··· 学習用本文 ···

裁判所は、ビタノイリンやノイロトロピン特号3ccは、いずれも日常臨床において汎用されていること、どちらの使用説明書にも使用上の注意として、副作用としてまれにショック症状があらわれることがある等の記載があることを認定し、それらの事実によれば、ビタノイリン、ノイロトロピン特号3ccは広く臨床で採用されている反面、それらの使用上の注意に記載されているショック等の副作用の危険性についても一般的に認識されているものといえ、その投与については、過敏症の既往歴ある患者には投与を中止する等の注意義務が認められると判示しました。そして本件においても、Y医師は、XがB医院に入院中、ビタノイリン、ノイロトロピン特号3ccを投与した際に発疹等の過敏反応を認めているから、これら薬剤について、Xがアレルギー体質でショック症状を起こす可能性があることを知っていたか、少なくともこれを十分予見しえたものと認めることができ、Y医師には、Xに対する右薬剤の投与を避けるべき注意義務があったと認定しました。

そして、Y医師は、ビタノイリン1バイアル、ノイロトロピン特号3ccを投与し、その直後、Xが、アナフィラキシー・ショックを起こして心臓停止に至っているから、Y医師には前記の注意義務の違反があったと判示しました。

··· 抽出データ ···

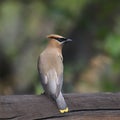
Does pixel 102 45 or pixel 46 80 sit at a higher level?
pixel 46 80

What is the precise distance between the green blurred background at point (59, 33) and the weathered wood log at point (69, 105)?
3.63 metres

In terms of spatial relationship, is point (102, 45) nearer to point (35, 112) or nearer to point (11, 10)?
point (11, 10)

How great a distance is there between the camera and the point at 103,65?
24.9 feet

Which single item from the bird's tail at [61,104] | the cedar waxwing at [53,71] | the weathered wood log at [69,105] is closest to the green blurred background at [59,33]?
the cedar waxwing at [53,71]

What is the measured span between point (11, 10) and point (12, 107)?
5.40 m

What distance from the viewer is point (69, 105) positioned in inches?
158

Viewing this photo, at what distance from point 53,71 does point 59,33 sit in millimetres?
4166

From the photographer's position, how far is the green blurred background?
8047mm

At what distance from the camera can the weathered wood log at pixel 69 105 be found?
12.7 feet

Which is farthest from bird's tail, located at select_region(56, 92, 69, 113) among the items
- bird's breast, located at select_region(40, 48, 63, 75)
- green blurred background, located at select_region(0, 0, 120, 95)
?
green blurred background, located at select_region(0, 0, 120, 95)

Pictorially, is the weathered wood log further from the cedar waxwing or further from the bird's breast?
the bird's breast

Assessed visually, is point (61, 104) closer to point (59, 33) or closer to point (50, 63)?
point (50, 63)

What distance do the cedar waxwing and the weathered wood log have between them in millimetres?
50

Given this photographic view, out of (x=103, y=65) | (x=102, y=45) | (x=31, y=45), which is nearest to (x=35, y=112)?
(x=103, y=65)
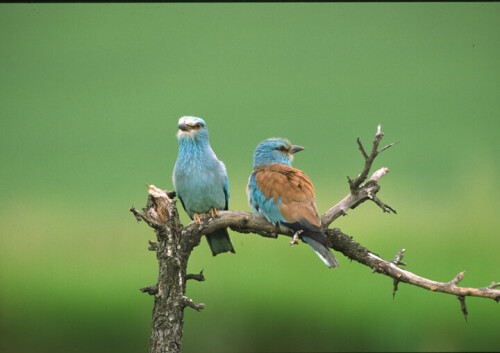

···

◆ **演習課題**
1) 本文に出てくる、アルファベットで表された人物と医療機関をすべて挙げなさい。
2) 薬剤投与後のショックをめぐる判決を紹介した本文を、最後の文の後から書き継ぎなさい。
データは参照しなくてよい。

◆ **解答一覧**
1) X、Y医師、B医院

2)
後遺障害と医師の注意義務違反との因果関係

裁判所は、大腿部切開による大動脈内バルーンパンピングでの循環補助は、心臓停止に対する治療として有用な措置であると一般的に認識されていることが認められると判示しました。そして本件でY医師によるビタノイリン及びノイロトロピン特号3ccの投与からアナフィラキシー・ショックを起こして心臓停止に至ったXに対し、C救急延命センターが、大腿部切開による大動脈内バルーンパンピングでの循環補助を施行したことは、救命措置として通常予測される必要な措置を適切に施行したにすぎないから、Yの前記過失行為と、右大動脈内バルーンパンピングのための大腿部切開の結果生じたXの後遺障害は、相当因果関係にあると認定しました。

損害

裁判所は、後遺症逸失利益について、Xが勤務するA鉄工株式会社の定年は60歳であるが、Xの前任者の工場長の例から、Xも60歳以降、前任者と同様、会社に雇用されて従前と変わらない額の給与の支払いが受けられる可能性が高いことが認められるとしつつ、他方で60歳以降の職務内容は、Xの前任者の例からすれば、従前のような各種管理業務、現場作業等ではなく、非常勤の嘱託として、適宜、会社に出勤して、後輩の指導等にあたるようなものと推認されるから、60歳以降は、本件後遺障害が就労上、特に支障をもたらすものとは考えられないとし、本件後遺障害による労働能力の喪失は、60歳までに限って考慮するのが相当であると判示し、上記金額を認定しました。